**EXERCISE DIRECTIONS:** Please pull out each line in the records below that contains the word "lamp". Case counts, so match capital and lowercase letters.
----- SUPPLIED MATERIAL -----
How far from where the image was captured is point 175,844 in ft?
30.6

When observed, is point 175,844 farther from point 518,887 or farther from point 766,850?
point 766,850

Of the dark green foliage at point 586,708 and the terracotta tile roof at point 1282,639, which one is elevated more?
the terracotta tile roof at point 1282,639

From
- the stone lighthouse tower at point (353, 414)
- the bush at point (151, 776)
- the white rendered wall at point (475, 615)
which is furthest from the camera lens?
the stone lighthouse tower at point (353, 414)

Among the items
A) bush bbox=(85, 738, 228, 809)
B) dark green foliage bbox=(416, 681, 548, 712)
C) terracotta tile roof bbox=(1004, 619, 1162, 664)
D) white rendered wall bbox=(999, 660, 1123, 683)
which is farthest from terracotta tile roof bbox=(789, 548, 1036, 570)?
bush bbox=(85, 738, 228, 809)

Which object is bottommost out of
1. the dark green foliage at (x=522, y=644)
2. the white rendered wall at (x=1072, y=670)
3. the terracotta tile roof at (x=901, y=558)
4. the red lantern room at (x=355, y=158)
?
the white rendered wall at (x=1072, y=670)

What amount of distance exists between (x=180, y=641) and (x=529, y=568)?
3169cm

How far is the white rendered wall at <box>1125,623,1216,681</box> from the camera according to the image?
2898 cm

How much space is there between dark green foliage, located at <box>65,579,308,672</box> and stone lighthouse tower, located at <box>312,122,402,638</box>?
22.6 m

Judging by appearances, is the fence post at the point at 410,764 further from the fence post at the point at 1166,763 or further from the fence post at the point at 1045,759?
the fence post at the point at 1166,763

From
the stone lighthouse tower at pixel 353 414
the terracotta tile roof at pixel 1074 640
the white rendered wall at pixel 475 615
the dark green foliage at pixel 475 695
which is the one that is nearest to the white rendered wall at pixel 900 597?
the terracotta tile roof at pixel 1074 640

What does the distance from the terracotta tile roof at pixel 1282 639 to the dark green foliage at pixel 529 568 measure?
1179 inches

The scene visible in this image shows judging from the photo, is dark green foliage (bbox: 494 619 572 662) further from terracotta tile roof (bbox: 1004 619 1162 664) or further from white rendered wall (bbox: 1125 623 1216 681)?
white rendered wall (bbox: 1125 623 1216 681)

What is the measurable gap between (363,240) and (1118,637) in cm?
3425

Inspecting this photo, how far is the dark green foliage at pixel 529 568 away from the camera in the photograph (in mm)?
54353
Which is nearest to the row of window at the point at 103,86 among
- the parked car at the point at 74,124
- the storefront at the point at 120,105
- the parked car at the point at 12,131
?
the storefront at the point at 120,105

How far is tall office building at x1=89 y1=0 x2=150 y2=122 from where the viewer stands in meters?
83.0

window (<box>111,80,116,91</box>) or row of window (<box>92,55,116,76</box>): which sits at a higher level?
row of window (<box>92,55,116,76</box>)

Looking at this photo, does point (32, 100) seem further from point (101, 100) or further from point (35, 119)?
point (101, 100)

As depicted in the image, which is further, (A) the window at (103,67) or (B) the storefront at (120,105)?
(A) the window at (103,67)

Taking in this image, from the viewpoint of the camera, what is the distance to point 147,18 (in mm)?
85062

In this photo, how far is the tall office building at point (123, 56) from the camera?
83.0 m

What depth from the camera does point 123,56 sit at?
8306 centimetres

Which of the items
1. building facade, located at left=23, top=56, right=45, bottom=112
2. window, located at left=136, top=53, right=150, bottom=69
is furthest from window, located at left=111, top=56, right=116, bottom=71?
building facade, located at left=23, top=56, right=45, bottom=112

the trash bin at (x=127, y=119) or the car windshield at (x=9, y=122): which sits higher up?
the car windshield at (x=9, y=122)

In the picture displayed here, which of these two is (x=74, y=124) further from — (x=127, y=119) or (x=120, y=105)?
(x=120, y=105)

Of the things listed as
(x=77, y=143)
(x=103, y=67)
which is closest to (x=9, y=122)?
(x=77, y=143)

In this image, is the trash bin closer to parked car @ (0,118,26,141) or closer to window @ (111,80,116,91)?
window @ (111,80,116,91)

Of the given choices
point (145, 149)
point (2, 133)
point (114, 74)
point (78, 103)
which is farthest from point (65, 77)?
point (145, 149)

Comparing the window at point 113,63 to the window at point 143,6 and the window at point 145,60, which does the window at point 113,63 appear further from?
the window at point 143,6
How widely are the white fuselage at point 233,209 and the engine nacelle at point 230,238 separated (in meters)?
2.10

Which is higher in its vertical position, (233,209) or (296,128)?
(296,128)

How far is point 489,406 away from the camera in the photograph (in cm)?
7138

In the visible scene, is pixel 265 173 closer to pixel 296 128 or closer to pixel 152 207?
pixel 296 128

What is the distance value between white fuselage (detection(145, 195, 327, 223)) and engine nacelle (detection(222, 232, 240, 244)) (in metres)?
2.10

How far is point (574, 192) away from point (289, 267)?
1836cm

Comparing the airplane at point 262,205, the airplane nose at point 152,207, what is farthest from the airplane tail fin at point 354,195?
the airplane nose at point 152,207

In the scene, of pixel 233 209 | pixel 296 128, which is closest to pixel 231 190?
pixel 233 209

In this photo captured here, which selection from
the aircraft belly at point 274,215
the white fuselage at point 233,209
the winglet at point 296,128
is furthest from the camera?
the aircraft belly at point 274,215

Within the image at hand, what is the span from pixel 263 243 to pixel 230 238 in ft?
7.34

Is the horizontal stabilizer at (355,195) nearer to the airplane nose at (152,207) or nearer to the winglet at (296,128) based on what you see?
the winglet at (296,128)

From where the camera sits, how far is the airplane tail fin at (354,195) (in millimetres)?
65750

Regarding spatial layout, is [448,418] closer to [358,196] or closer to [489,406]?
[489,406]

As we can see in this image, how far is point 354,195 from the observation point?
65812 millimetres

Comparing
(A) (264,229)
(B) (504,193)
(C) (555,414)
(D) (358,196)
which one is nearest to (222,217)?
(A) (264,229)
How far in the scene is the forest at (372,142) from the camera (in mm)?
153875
-----
----- SUPPLIED MATERIAL -----
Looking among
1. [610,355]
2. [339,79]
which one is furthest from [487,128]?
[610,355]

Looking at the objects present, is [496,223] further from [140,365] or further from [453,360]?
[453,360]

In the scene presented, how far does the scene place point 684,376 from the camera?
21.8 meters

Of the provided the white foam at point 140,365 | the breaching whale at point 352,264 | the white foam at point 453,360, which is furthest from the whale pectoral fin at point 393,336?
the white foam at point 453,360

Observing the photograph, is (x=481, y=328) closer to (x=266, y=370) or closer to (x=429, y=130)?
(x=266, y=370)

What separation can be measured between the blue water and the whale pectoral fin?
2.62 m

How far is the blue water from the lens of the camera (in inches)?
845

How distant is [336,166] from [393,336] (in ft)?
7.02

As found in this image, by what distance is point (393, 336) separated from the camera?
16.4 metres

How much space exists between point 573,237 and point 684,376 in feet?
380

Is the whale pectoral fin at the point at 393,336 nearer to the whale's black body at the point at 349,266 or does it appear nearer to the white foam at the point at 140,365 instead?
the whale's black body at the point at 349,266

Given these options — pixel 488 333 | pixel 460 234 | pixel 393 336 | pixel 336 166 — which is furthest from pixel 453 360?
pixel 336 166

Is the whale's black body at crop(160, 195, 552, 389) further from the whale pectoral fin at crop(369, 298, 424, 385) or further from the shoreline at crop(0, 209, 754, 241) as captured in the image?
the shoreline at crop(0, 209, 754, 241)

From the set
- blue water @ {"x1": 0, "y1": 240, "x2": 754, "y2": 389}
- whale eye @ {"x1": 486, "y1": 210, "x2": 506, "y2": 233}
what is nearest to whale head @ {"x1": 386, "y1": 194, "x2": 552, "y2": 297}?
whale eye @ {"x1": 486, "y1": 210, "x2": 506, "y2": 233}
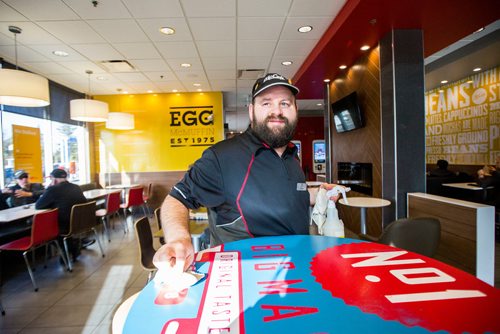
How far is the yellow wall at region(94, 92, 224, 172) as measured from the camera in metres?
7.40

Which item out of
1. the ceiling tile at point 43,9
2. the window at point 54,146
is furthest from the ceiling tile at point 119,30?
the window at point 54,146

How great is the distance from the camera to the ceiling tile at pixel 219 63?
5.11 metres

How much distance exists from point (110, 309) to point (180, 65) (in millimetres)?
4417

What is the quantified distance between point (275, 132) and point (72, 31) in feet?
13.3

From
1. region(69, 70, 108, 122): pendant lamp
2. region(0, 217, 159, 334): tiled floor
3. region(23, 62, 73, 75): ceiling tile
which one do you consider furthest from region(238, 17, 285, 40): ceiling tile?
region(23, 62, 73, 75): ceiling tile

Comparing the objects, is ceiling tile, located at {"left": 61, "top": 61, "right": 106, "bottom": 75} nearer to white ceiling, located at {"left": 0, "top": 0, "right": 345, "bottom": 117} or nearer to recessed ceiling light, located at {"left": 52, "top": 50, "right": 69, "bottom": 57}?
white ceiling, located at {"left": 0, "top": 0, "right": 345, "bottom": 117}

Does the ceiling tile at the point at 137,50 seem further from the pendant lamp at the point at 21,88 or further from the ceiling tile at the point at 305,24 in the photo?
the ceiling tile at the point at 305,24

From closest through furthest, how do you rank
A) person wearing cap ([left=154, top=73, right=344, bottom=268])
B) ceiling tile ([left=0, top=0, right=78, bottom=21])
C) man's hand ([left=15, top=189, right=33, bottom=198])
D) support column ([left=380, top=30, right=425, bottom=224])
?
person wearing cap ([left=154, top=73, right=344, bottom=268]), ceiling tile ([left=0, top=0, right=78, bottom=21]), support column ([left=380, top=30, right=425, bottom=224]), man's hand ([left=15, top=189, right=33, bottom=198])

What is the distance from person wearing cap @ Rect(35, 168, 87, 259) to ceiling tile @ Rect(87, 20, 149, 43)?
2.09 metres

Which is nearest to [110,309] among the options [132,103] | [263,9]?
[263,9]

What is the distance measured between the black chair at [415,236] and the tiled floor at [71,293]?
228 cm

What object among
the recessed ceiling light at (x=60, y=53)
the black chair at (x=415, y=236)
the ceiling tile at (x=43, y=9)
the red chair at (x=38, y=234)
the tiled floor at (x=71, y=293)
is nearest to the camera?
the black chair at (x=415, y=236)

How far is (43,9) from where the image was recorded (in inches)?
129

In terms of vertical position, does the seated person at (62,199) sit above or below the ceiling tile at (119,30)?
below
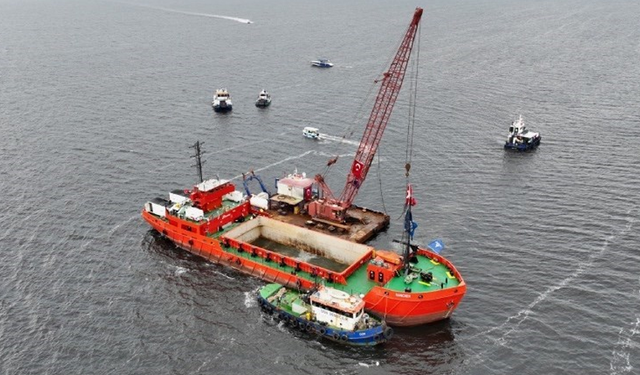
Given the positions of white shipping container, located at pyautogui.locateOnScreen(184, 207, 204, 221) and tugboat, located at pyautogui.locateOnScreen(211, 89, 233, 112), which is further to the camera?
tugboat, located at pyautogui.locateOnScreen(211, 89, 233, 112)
-----
**RESPONSE TO THIS EXERCISE:**
1. region(69, 70, 108, 122): pendant lamp
Does the ceiling tile at the point at 137,50 seem further from the pendant lamp at the point at 21,88 or further from the ceiling tile at the point at 305,24 in the photo?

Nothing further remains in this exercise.